She was on a John MacArthur kick for a while a few months ago. She had me downloading his sermons for her, burning her CDs every night. And then when she was done with the CDs, she'd bitch to me about how he was wrong about things. So I told her to write him a letter and point out these things. She originally told me no. But she wouldn't stop bitching, so I told her to stop bitching to me and fucking do something about it.

So she wrote a letter, and got a letter back that was obviously written by a secretary.

She's complained about how the local churches aren't churches, but community gossip halls, and how she wants to do this or do that and 'help' get them 'on the right path again.' So I suggest that she do something, and she says, "No, I don't want to draw attention to myself."

THEN STOP YOUR FUCKING BITCHING!

Gah! Yes, there are some things I'm tired of from her, but at least I do my bitching here, where people can choose whether or not to read it, rather than out loud in front of people who have to be DEAF in order to not hear it!

Speaking of things I'm tired of from her: PICKING UP THE SLACK.

I understand she wants to get me out of my room, but my room is my safe zone.
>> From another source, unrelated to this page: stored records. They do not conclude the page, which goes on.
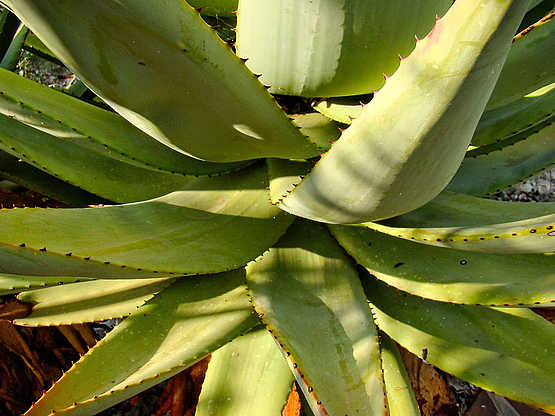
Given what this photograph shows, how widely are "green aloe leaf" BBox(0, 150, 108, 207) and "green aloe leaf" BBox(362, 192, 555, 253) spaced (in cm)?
76

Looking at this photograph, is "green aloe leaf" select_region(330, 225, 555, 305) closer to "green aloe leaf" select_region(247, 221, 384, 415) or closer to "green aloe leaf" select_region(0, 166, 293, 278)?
"green aloe leaf" select_region(247, 221, 384, 415)

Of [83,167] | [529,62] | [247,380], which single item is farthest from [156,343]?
[529,62]

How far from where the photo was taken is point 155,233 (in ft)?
2.93

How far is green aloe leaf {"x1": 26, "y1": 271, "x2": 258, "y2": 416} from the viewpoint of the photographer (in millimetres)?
840

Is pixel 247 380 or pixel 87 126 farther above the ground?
pixel 87 126

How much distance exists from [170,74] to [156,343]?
1.62 ft

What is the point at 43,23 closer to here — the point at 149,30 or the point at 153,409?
the point at 149,30

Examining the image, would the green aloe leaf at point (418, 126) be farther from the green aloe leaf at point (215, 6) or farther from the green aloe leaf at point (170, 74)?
the green aloe leaf at point (215, 6)

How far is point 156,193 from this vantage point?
112 cm

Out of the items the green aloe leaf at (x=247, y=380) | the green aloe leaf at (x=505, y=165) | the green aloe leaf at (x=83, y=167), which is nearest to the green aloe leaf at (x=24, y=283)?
the green aloe leaf at (x=83, y=167)

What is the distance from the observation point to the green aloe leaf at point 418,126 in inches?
20.8

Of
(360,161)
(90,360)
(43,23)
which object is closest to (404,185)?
(360,161)

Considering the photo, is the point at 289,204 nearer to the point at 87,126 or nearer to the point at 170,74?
the point at 170,74

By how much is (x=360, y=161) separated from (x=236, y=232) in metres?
0.34
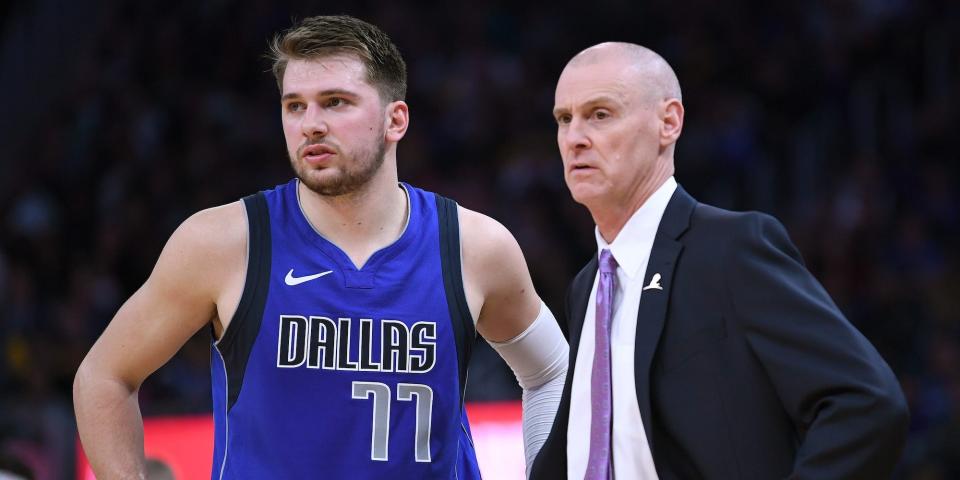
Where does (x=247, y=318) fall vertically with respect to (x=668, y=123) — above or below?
below

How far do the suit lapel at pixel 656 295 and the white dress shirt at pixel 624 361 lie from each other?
0.08 ft

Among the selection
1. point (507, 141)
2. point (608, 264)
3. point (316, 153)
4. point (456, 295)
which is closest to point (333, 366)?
point (456, 295)

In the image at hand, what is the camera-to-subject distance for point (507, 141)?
934 centimetres

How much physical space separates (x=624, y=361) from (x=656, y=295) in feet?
0.46

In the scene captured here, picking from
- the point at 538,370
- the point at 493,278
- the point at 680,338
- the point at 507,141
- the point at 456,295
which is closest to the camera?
the point at 680,338

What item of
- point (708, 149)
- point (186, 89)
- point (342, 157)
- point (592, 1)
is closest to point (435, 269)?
point (342, 157)

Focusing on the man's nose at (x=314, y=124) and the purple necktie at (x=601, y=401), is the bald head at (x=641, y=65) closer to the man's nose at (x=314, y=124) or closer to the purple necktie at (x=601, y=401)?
the purple necktie at (x=601, y=401)

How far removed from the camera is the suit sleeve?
208 cm

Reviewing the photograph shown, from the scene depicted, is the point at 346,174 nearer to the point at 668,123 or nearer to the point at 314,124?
the point at 314,124

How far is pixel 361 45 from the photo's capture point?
3049 millimetres

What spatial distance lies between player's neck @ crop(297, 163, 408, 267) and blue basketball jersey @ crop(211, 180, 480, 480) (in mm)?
34

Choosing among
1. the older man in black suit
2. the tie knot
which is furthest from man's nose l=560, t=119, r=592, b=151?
the tie knot

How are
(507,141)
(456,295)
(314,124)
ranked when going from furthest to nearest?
(507,141), (456,295), (314,124)

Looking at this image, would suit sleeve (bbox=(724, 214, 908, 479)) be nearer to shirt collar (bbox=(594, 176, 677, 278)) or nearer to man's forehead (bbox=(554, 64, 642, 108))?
shirt collar (bbox=(594, 176, 677, 278))
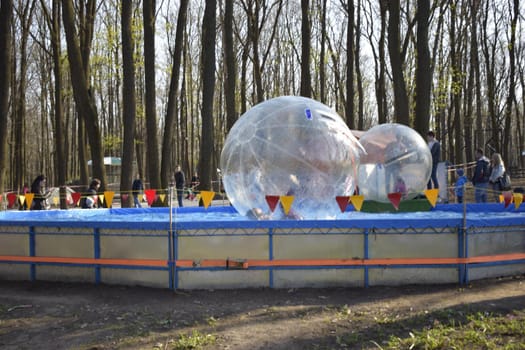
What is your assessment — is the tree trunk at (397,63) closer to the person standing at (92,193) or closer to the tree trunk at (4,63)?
the person standing at (92,193)

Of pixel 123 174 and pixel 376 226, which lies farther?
pixel 123 174

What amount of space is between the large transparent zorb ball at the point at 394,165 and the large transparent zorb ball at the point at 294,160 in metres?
2.97

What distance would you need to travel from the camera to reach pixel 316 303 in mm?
7062

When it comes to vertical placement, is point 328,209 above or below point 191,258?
above

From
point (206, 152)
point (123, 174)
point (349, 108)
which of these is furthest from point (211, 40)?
point (349, 108)

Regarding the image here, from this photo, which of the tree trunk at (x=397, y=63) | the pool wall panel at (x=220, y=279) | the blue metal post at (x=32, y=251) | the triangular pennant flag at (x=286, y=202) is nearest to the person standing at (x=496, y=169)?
the tree trunk at (x=397, y=63)

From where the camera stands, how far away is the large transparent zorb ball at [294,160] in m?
8.48

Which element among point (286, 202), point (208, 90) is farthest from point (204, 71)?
point (286, 202)

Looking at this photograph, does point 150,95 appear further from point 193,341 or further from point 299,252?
point 193,341

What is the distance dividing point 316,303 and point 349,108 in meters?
17.6

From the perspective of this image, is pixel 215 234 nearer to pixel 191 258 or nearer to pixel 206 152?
pixel 191 258

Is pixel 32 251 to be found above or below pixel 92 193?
below

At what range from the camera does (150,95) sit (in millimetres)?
18266

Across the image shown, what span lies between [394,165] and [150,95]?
33.4 feet
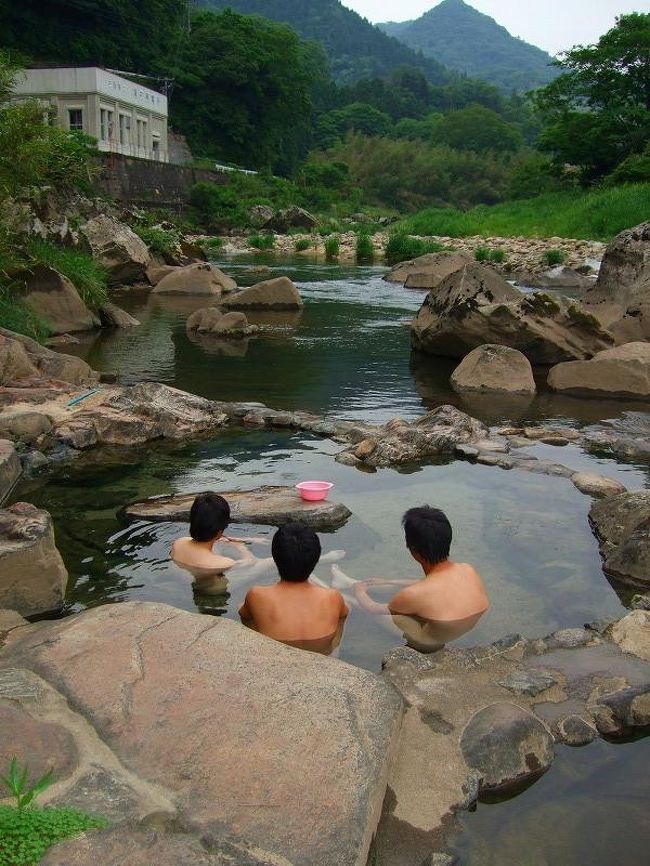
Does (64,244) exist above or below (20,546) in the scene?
above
I will utterly SNAP if I'm not allowed to spend time in it, on my computer. I will be more crazy than normal.

I understand she wants me to get up and help around the house. However, the worst way to do this is to have me finish her shit. For instance, her favorite is to start the dishes, and then have absolutely nothing to do for the rest of whatever other than reading, but she wants me to finish her shit. She started the dishes, she should fucking finish them.

What happens if I try that? I get bitched at for not finishing the dishes. I fill up the sink, get sidetracked, and the dishes stay in the sink overnight? I get bitched at. She does the same thing? It's suddenly MY responsibility to do them.

Then there's cooking. Since her heart attack she's been on a health food kick, cooking up all these veggie-heavy "exotic" dishes. And being unable to manage her time as well. For instance, yesterday, I'm pretty sure she waited til I was awake before starting her recipe. Something that would have taken her a couple hours to do, and could have been finished by the time she had to watch the kids at 3:30pm, when she'd been awake since 6:00am reading. Reading.

I swear. Does Dizzles have to choke a bitch?